TEXTO DE LEITURA>
Apesar de classificar o nacionalismo como "um negócio complicado", o jornalista oferece apenas platitudes ao falar sobre o assunto:
"Em doses baixas, é um elemento valioso para dar a grupos populacionais cultural e economicamente heterogêneos um senso de comunidade, o que facilita a cooperação. Em doses altas, porém, ele se torna um produto tóxico."

É de partir o coração que tantos estudiosos e filósofos políticos tenham devotado tanto tempo e esforço ao tema sem nunca ter chegado a tão brilhante conclusão. Muito pelo contrário: alguns dos grandes pensadores políticos modernos vêem o estado-nação como garantidor da liberdade contra o absolutismo e a tirania. Em sua visão, o nacionalismo seria o oposto do imperialismo - tanto em sua forma clássica quanto na atual, com o globalismo e o transnacionalismo, que são uma tentativa de unir toda a humanidade sob o controle de uma única autoridade política com base em valores e princípios de uma elite intelectual e econômica que leva ao poder políticos sem rosto, como os burocratas da União Europeia, que se elegem sem votos e por isso legislam sem os interesses e bem-estar das populações em vista.

O raciocinio aí é, pois, o mesmo em favor do voto distrital. Quanto mais próxima do poder e dos governantes eleitos a população estiver, maior o controle do povo e mais fácil a prestação de contas dos poderosos.

O nacionalismo é visto por estes mesmos pensadores como uma extensão natural da família e da comunidade/tribo, o que confere o "senso de comunidade [...] que falicita a cooperação" mencionado pelo jornalista. Graças a esse sentimento comum, as pessoas entram em cooperação, protegendo e ajudando-se mutuamente e seguindo leis de forma voluntária. As únicas alternativas a esse sistema são a anarquia ou o uso da força para garantir obediência através da coação.

Um estado-nação é aquele em que a maioria da população compartilha certas características, como linguagem, religião e uma história comum, além de um senso de futuro compartilhado. Estas características, transmitidas de geração em geração, proporcionam aos estados-nação um nível de coesão e confiança que é difícil de alcançar em outros estados e formas de organização sócio-política.

Esses sentimentos de coesão e confiança, por sua vez, abrem um leque de possibiliddades. De fato, não é por acaso que a maioria das liberdades civis e políticas que tomamos como garantidas hoje se desenvolveu em estados-nação como a Inglaterra e a Holanda.

Yoram Hazony, filósofo político israelense, vai ainda mais longe. Usando leis bíblicas que regulam fronteiras e ações em território alheio, ele argumenta que o nacionalismo impede o imperialismo:
"A fronteira é onde as ambições de cada nação devem cessar. O primeiro lugar onde esta idéia aparece é na Bíblia, onde Moisés oferece fronteiras a Israel e diz aos judeus que ele serão punidos se incomodarem seus vizinhos."

DADOS REGISTRADOS>

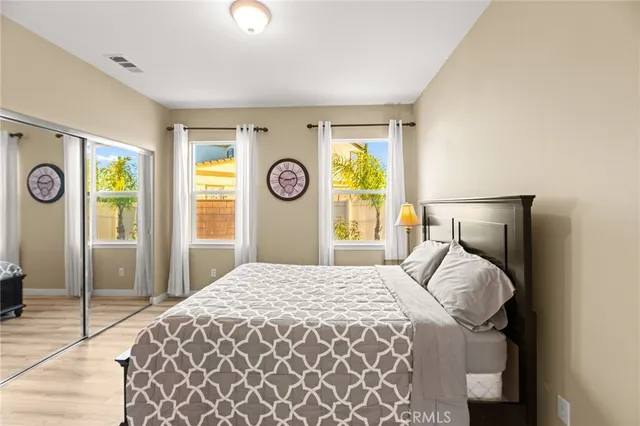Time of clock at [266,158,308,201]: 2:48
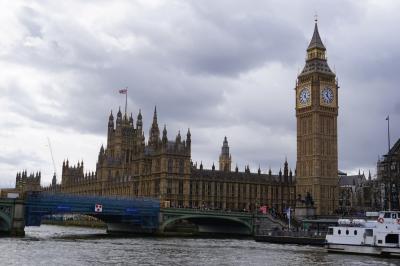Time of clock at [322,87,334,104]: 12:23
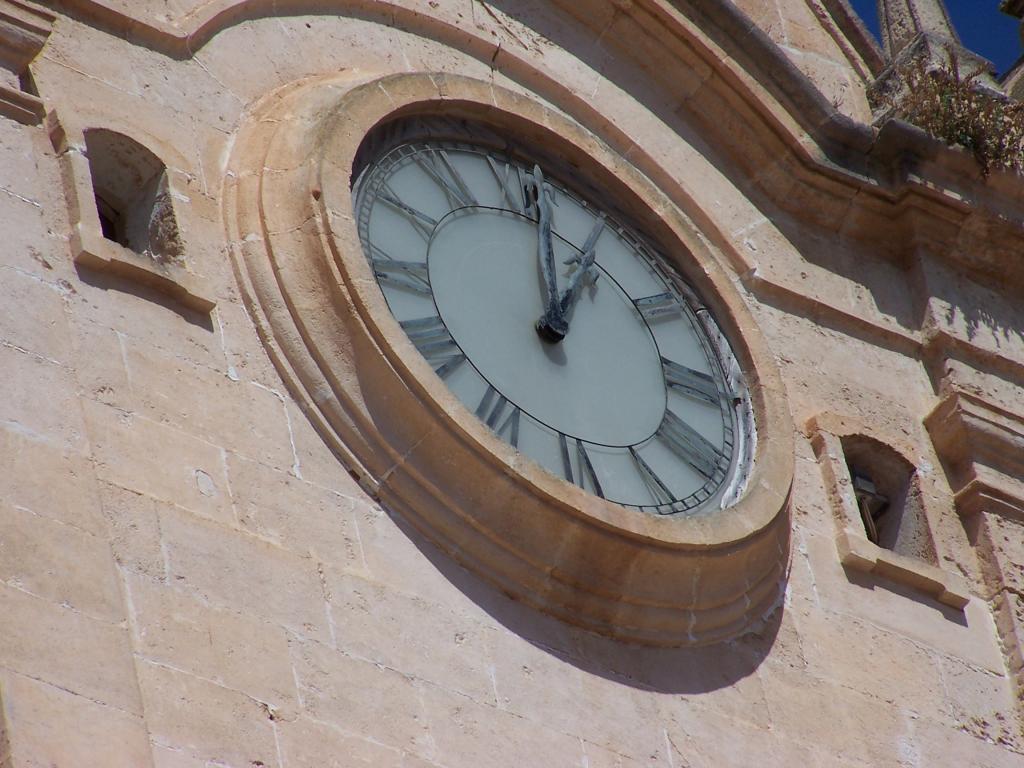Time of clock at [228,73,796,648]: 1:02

ATIVIDADE PROPOSTA>
Diga se cada afirmação abaixo está de acordo com o texto sobre nacionalismo. Responda sim ou não e cite literalmente o trecho do texto que decide a questão.
1. Inglaterra e Holanda são citadas como estados-nação onde se desenvolveu a maioria das liberdades civis e políticas atuais.
2. Yoram Hazony é apresentado como filósofo político norte-americano.
3. O raciocínio em favor do estado-nação é descrito como oposto ao raciocínio em favor do voto distrital.

RESPOSTA DA ATIVIDADE>
1. Sim: "a maioria das liberdades civis e políticas que tomamos como garantidas hoje se desenvolveu em estados-nação como a Inglaterra e a Holanda"
2. Não: "Yoram Hazony, filósofo político israelense"
3. Não: "O raciocinio aí é, pois, o mesmo em favor do voto distrital."